Garry Shandling, comic and star of 'The Larry Sanders Show,' dies at 66
The writer and actor helped redefine the modern sitcom with his brilliant Showtime and HBO series.
Image: The Everett Collection
Garry Shandling was in essense two giant television comics. First, of course, he was himself. The Chicago-born funnyman began his television career writing episodes of Sanford and Son and Welcome Back, Kotter (season two's "Horshack vs. Carvelli"). A decade later, he was breaking ground — and the fourth wall — on his pioneering Showtime sitcom It's Garry Shandling's Show. It would be one of the first "meta" comedies, a post-modern, ironic take on the three-camera sitcom that was self-referential down to its memorable theme song.
With his frequent appearances and guest-hosting spots on The Tonight Show, Shandling became a contender to replace Carson.

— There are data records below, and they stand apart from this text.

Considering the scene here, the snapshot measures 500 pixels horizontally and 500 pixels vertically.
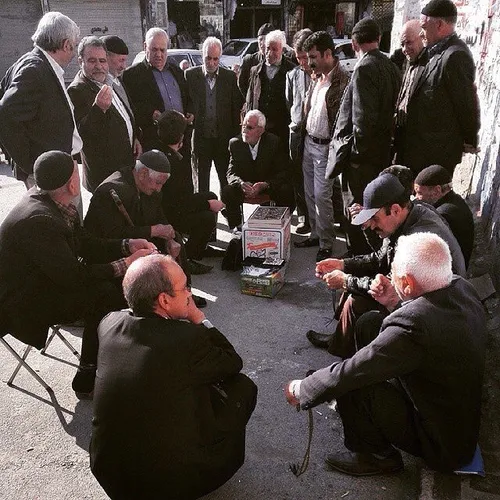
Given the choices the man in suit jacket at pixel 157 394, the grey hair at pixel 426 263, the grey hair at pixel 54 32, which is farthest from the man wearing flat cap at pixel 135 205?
the grey hair at pixel 426 263

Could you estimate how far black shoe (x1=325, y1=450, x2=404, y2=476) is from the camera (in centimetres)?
304

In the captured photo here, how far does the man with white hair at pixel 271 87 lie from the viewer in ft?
21.5

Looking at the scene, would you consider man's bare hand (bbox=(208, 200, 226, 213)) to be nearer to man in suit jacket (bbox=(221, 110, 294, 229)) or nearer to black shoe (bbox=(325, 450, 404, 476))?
man in suit jacket (bbox=(221, 110, 294, 229))

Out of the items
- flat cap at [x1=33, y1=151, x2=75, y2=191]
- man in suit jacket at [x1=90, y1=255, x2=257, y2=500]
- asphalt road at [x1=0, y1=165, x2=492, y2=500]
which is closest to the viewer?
man in suit jacket at [x1=90, y1=255, x2=257, y2=500]

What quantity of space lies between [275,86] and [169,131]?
1.95 m

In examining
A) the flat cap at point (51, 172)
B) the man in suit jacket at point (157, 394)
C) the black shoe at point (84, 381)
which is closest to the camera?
the man in suit jacket at point (157, 394)

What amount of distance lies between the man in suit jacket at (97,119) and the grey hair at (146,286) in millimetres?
2939

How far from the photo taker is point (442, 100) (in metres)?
4.80

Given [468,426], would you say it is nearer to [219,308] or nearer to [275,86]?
[219,308]

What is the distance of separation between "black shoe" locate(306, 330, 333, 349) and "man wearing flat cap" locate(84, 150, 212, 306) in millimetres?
1284

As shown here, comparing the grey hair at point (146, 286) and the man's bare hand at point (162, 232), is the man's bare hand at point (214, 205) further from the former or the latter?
the grey hair at point (146, 286)

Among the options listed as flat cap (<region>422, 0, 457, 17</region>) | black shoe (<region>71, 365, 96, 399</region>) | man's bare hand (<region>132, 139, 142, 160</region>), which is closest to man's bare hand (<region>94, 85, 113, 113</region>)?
man's bare hand (<region>132, 139, 142, 160</region>)

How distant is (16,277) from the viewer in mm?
3363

While he did not get the gig, Shandling instead created the brilliant fictional late-night talk show The Larry Sanders Show. The HBO series popularized the now ubiqitous style of the mockumentary sitcom. He turned the half-hour comedy into a piece of cinematic art — and managed to craft a character so real it's easy to forget Larry Sanders was not actually competing against Letterman and Leno. The show spotlighted young writer-actors like Bob Odenkirk and Jeremy Piven.
Shandling was doing original series on HBO and Showtime long before that was the gold standard. He was perhaps the television comic's favorite comic. According to TMZ, he died earlier today in Los Angeles due to a heart attack.